Set problem 1: Rewrite the listing lines from the line with "How far from the camera" through the end of the listing, changing "stone" to "granite" and leaving all else unchanged.

Text block:

.....

It is known that often a protection circuit is used to protect the coil from overheating where the protection circuit often mainly blocks high DC voltages. These systems usually do not control the loudspeaker in a feedback loop.

It has been recognized that by using a deep neural network (DNN) instead of a digital filter for loudspeaker distortion reduction and a protection circuit for loudspeaker protection, at least one or more of the issues mentioned above, may be addressed.

Consequently, some embodiments pertain to a method comprising modifying an input audio signal to obtain a modified audio signal to compensate for nonlinear and/ or time-varying distortions effected by a loudspeaker.

The input audio signal can be an audio signal of any type. It can be in the form of analog signals, digital signals, it can origin from a compact disk, digital video disk, or the like, it can be a data file, such as a wave file, mp3-file or the like, and the present disclosure is not limited to a specific format of the input audio content. An input audio content may for example be a mono audio signal, or a stereo audio signal having a first channel input audio signal and a second channel input audio signal, without that the present disclosure is limited to input audio contents with two audio channels. In other embodiments, the input audio content may include any number of channels, such as a 5.1 audio signal or the like.

Modifying an input audio signal may comprise optimizing an input audio signal to obtain a modified audio signal, such that the output power of the loudspeaker is increased. The nonlinear and/ or time- varying distortions effected by the loudspeaker may be time-variations that might, e.g., occur due to the temperature dependence of the loudspeaker, wherein the temperature may be influenced by the environment temperature as well as the energy of the signal that has already been played back.

The modified audio signal may for example be an audio signal as close as possible to the input audio signal.

.....

Supplied records:
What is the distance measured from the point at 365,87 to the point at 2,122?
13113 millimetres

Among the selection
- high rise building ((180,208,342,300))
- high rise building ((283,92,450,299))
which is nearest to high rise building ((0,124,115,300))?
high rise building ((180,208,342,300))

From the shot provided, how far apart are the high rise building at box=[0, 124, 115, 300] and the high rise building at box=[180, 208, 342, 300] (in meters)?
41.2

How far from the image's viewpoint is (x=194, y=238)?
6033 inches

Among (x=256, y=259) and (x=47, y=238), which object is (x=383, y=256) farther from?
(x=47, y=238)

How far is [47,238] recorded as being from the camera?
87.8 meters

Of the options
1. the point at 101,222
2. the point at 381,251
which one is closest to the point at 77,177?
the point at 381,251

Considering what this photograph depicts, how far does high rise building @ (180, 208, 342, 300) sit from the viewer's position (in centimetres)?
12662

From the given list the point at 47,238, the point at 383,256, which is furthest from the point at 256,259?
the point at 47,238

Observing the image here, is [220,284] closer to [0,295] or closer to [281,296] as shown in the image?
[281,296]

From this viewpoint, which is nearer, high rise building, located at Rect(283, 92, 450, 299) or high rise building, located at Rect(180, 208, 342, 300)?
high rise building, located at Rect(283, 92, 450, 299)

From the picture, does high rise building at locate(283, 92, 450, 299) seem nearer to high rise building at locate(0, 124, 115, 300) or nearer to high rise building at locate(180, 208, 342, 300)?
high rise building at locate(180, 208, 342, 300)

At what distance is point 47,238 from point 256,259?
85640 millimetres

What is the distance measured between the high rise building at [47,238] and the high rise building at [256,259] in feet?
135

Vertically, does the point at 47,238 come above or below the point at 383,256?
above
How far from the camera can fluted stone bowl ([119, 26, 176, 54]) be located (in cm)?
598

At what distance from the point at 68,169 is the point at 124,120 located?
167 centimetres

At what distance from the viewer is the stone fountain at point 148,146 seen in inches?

.....

Set problem 2: According to the loudspeaker passage, what does the protection circuit mainly block?

Solution 1:
How far from the camera can fluted granite bowl ([119, 26, 176, 54]) be located (in cm)?
598

At what distance from the point at 68,169 is the point at 124,120 located?
167 centimetres

At what distance from the viewer is the granite fountain at point 148,146 seen in inches?

Solution 2: High DC voltages.